TOKYO—Richard Torrez Jr. went into the Olympic boxing ring on Wednesday with a game plan jointly concocted over the phone by his father back home in central California and by Billy Walsh, his national team’s head coach in Tokyo.
The 22-year-old super heavyweight from Tulare then executed the plan perfectly and repeatedly until his Kazakh opponent’s face was split too far open to continue the third round, thanks to a brutal barrage of Torrez’s confounding overhand lefts.
Torrez advanced to the Olympic final on Sunday, when he'll have a chance to be the first U.S. super heavyweight to win gold since Riddick Bowe in 1988.
He could even be the first American man to win boxing gold in 17 years—but only if featherweight Duke Ragan and lightweight Keyshawn Davis don’t beat him to it in the ensuing three days.
Afterward, Torrez lavished praise on his coaches and the revitalized national team program that has put this genial hulk of a fighter in position to join the American greats of his sport—a generation after the U.S. boxing team’s Olympic prime seemed to have passed.
The Americans are heading home from Tokyo with four medals, the most boxing hardware they’ve claimed since 2000—and three could still be gold.
“Everyone here has believed in me,” Torrez said. “This isn’t a shock to them. This isn’t a shock to my dad. This isn’t a shock to Coach Billy. I think they all believed in it even more than I did. ... I’m just a vessel. This is for everybody that’s worked so hard with our team.”
Torrez’s success is emblematic of the work done in the past half-decade by Walsh, who has led the revitalization of the team that still leads the overall Olympic boxing table in gold medals and total medals despite winning rarely in the 21st century.
Dominant middleweight Claressa Shields is the Americans’ only gold medalist in 17 years, and the men won only three medals in the previous three Olympics combined.
After Walsh left the Irish Olympic boxing program he had built into a powerhouse that punched well above its weight, he accepted the enormous challenge of leading the national team for USA Boxing, which epitomized the gifted fighter who can’t get the most out of his many natural advantages.
Previous U.S. coaches fought bitterly with their boxers’ home trainers, who didn’t trust them. USA Boxing’s infrastructure was battered by frequent turnover.
Many American fighters understandably turned pro instead of waiting out four-year Olympic cycles, while others struggled to adapt their styles to the disciplined, high-activity performances necessary to thrive in the “amateur” sport.
“The (challenge) is massive, because the system within the country is based around professional boxing,” Walsh said. ”Every gym is training the next pro for a world title, so the vision of the Olympic Games is not there, and it still isn’t in some places. That was the biggest thing: Going there and trying to give them the platform of the Olympics to launch them to world championships.”

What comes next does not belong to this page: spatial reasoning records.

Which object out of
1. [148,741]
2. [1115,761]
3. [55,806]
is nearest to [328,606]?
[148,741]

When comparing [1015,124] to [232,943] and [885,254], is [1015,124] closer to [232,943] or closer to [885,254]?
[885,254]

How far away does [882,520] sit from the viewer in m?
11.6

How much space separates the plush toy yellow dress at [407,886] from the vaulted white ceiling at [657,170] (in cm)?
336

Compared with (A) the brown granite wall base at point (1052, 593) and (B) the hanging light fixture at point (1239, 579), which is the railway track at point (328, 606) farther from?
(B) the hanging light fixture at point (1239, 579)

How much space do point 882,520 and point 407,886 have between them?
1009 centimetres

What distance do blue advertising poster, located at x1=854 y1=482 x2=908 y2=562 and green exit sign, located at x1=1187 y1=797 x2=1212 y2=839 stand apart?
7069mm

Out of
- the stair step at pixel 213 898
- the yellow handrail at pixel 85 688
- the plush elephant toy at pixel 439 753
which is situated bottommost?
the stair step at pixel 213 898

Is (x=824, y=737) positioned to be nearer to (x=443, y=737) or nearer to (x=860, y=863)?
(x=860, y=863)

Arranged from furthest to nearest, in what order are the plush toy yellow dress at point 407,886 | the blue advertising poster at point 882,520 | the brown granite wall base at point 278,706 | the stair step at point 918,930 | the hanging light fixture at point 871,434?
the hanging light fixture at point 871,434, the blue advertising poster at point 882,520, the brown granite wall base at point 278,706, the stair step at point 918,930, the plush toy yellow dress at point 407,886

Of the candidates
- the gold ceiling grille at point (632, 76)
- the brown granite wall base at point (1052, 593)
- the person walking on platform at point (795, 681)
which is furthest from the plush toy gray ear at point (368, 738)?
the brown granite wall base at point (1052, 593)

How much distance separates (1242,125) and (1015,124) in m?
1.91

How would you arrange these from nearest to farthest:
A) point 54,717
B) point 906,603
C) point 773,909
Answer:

Fighter by fighter, Walsh has built trust and teamwork. He also acknowledges he found excellent Olympians for this cycle: Ragan, Davis and middleweight Troy Isley all turned pro in the past year, but eagerly returned when they were added to the Tokyo field.
Ragan says he has spent much of the past decade back home in Cincinnati wearing a succession of T-shirts that all say, “Future Olympic Gold Medalist.” Davis has been telling his friends since childhood that he wanted a gold medal more than a professional belt—and so has Torrez.
“The big challenge was turning the switch from being that pro and fighting that slower pace and intensity,” Walsh said.
“We’ve been working on it, and each day we’re getting better. We’re getting it back to where we were. It’s a move in the right direction, and our team is growing.”
Indeed, Davis and Ragan have both managed to adjust their burgeoning pro styles back to the Olympic style, which usually rewards a high work rate and pressure over professional counterpunching and waiting for a big shot. Davis has reached the lightweight semifinals with three impressive wins even though he says he’s still not completely in sync with the amateur style.
Davis arrived in Japan riding a wave of confidence from a 3–0 start to his pro career, and he told The Associated Press he expected a gold medal to be “easy work.” The genial lightweight has changed his tune after battling to the semifinals with ample help from Walsh and USA Boxing.
“When I’m on the top of my game, it will be easy work,” said Davis, who fights Armenia’s Hovhannes Bachkov on Friday for a spot in the final. “But my coach, Billy Walsh, he said, ‘Yeah, ain’t nothing easy here.' Yeah, coach, you’re right. This is harder than I expected. All these guys come here to win gold. It’s doing nothing but making me better.”